Patrząc na kolejne miesiące, w stosunkach Rosja – Ukraina pojawia się nowy obszar konfliktu. Tym razem nie chodzi o żadne spory terytorialne, czy też przepływanie okrętów wojennych przez Cieśninę Kerczeńska i spór na Morzu Azowskim. Nie będą to także działa i systemy rakietowe w zbuntowanych republikach Donbasu. Spór jednak jest znacznie groźniejszy i bardziej zaciekły, bo dotyczy … religii i magicznego słowa Tomos.
Żeby zrozumieć zawiłości religijne problemu należy na początek cofnąć się do roku 381, kiedy Konstantynopol (ówczesna stolica Cesarstwa Wschodniorzymskiego) staje się siedzibą patriarchy. W tym momencie dołącza do 4 poprzednich (Rzymu, Aleksandrii, Antiochii i Jerozolimy) i staje się Nowym Rzymem (tak zresztą o Konstantynopolu mówiono – jednym z głównych centrów religijnych, a siedziba patriarchy oznacza możliwość mianowania własnych duchownych na obszarze wydzielonego – kanonicznego terytorium). Ta decyzja nie tylko podniosła rangę biskupów Konstantynopola, ale i w kolejnych setkach lat doprowadziła do rodzaju współzawodnictwa pomiędzy ośrodkiem religijnym chrześcijaństwa w Rzymie i Konstantynopolu, czego finalnym ukoronowaniem staje się „wielka schizma wschodnia” – podział chrześcijaństwa na dwa odłamy – proces, który trwał długo a symbolicznie przyjmuje się datę 1054.

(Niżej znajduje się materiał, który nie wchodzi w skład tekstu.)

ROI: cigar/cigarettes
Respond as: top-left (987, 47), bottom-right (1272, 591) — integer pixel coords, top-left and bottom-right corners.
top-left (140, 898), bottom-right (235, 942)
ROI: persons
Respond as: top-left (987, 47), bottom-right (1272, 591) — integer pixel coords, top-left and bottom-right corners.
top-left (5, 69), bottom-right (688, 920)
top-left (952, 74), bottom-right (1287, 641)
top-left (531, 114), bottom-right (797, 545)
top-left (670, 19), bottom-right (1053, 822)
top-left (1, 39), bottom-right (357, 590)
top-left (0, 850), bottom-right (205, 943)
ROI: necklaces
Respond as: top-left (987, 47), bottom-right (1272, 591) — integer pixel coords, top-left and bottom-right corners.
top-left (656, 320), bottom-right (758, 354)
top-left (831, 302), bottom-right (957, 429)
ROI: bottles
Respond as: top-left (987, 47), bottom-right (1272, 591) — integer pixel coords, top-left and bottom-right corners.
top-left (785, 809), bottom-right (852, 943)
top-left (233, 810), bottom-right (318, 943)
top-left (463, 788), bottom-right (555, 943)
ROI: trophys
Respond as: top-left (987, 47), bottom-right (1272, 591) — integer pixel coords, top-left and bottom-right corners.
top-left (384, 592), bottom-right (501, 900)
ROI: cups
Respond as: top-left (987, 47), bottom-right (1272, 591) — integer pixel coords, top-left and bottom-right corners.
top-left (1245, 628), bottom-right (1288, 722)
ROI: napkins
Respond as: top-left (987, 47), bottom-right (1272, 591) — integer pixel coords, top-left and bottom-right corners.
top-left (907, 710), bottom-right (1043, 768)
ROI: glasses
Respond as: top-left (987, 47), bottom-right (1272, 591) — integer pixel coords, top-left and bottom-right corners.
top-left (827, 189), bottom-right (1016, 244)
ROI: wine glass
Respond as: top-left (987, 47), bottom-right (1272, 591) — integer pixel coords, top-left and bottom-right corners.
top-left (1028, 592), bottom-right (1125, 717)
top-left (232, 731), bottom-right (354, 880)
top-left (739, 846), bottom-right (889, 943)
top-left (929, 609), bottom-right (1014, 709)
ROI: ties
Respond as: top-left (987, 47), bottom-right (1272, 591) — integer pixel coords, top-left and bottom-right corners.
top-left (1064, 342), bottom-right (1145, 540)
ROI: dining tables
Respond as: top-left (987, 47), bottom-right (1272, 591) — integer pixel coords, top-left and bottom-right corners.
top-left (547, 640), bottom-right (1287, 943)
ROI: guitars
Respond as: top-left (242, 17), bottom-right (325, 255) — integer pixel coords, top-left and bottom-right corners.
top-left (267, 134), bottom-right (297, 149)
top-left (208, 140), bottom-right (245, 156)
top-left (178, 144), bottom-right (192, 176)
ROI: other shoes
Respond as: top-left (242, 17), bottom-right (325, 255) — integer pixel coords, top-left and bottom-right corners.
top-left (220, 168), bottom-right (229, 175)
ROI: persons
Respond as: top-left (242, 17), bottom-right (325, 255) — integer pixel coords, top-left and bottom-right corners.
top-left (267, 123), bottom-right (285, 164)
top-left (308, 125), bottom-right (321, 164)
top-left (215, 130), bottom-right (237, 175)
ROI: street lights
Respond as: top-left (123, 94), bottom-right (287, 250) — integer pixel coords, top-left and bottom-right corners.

Poza różnicami w datach, obrzędach liturgicznych i samym rozumieniu roli kościoła, te dwa strumienie chrześcijaństwa zupełnie odmiennie podchodzą następnie do roli „głowy Kościoła” i podporzadkowania następnie kościołów narodowych odpowiednio do Rzymu lub Konstantynopola. W wersji katolickiej (żeby już nie mieszać kolejnych podziałów związanych z reformacją) – Kościół jest silnie scentralizowany, istnieją godności biskupie krajowe i tam dalej organizacja wewnętrzna, ale nad wszystkim czuwa Papież i jego decyzje (zwłaszcza w zakresie mianowania urzędników kościelnych i biskupów są decydujące). Tymczasem w prawosławiu następuje zupełnie inaczej – patriarcha Konstantynopola jest jedynie „pierwszym pośród równych”, a kolejne kościoły narodowe (tzn. obejmujące jakiś obszar terytorialny – obszar kanoniczny) uzyskują tzw. autokefalię – całkowitą niezależność. Autokefalia to połączenie dwóch greckich słów – samo-głowa i po uzyskaniu dekretu o autokefalii – dany kościół prawosławny ma pełną niezależność nie tylko w mianowaniu własnych urzędników kościelnych, ale i nawet w pewnych sprawach dogmatów wiary. Ten dekret o Autokefali to właśnie Tomos – postanowienie patriarchy Konstantynopola o udzieleniu autokefalii danemu Kościołowi prawosławnemu – jest ich teraz około 15 (w tym Polski Kościół Autokefaliczny – z uznaniem w 1924 i potwierdzeniem w 1948) i zasada dogmatyczną jest, że mieszkańcy danego obszaru, który uzyskał autokefalię i wyznają prawosławie podlegają pod ten właśnie kościół. Oczywiście tak wygląda to idealistycznie, a tak samo jak i w bratnim kościele katolickim, w samym prawosławiu pełno jest kolejnych schizm i wydzieleń i powstania kolejnych odrębnych organizacji religijnych (kościołów) niekoniecznie przez sam Tomos. W samej Ukrainie historycznie podstawę organizacji kościoła prawosławnego stanowiło pismo synodalne z 1686 r. kiedy wszystko podporządkowano patriarchowi Moskwy (i jego kościołowi autokefalicznemu) – wówczas Moskwa przekupuje sułtana tureckiego władającego Konstantynopolem (jak i potem pewnie też przekupuje samego patriarchę Konstantynopola lub nacisk na niego wywiera sułtan) i metropolia kijowska przechodzi z podległości (religijnej) patriarchatu konstantynopolskiego do patriarchatu moskiewskiego (miało być to czasowe, a okazało się na długo).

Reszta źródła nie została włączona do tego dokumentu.